What is your all-time favorite book?
I don’t think I could name just one. I love the work of Edith Wharton, and also Walter Mosley. I love THE HOURS by Michael Cunningham. And RIDDLEY WALKER by Russell Hoban, is just a most extraordinary work. It is very odd that all these favourite writers are American, but it might just be that it’s so lovely hearing a voice that’s different from one’s own. Of British writers I would name Dickens, of course, and Jane Austen, and dear Conan Doyle. And I love Simenon’s Maigret novels too.
So, you are an author, radio dramatist, and chair of the Crime Writers Association. How do you juggle all of these responsibilities?
When I was beginning my career as an author, I had to fit it in around the children. So I became rather steely and determined about it (as I fear my children will tell you, given the chance). In a way it was a good training. Being Chair of the CWA is very enjoyable, and gets me out of the house, which is good for any writer—sitting on one’s own for hours thinking up interesting ways of killing people isn’t terribly good for any of us. And the radio plays are also enormous fun. Writing works for radio gives me an opportunity to think about dialogue and how it works to tell a story; and you also get the chance to work with some very talented and lovely actors.

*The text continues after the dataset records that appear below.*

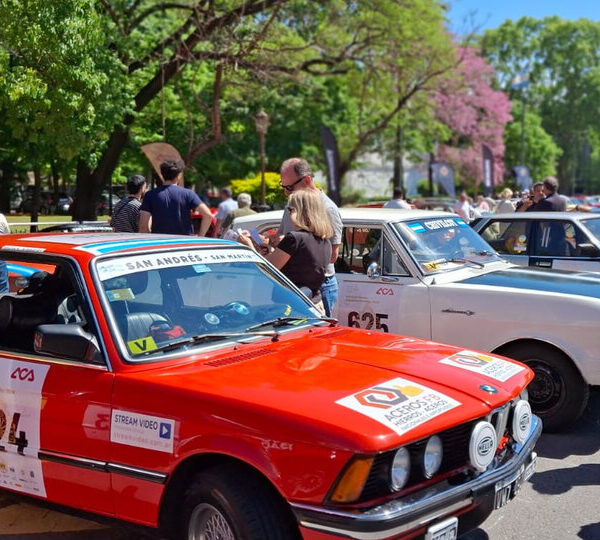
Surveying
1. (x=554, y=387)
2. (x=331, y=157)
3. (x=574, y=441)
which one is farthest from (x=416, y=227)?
(x=331, y=157)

What can we expect from you in 2014?
There’s a lot going on in 2014. I’m hoping to spend some more time with DI Berenice Killick. I’m also going to do another Sister Agnes book, as it will be fun to find out what she’s been up to. And the LONDON MAGAZINE is publishing one of my (non-crime) short stories. The LONDON MAGAZINE was founded in 1732, so between that and Kindle, I’ll have work represented in the oldest and the newest forms of publishing. And I’m working on a detective story based in Britain in the 1930s, a kind of “golden age” story. I love the way that within a crime structure, you can really tell any kind of story you want – it’s a source of great inspiration to me, and one that I hope will continue into the future.
Alison Joseph is a London-based crime writer and radio dramatist. She has always been fascinated by belief systems and how they can become dangerous. She is the author of the series of novels featuring Sister Agnes, a contemporary detective nun based in South London. In this new novel she turns to particle physics and the discoveries of the Large Hadron Collider as the basis for a crime story.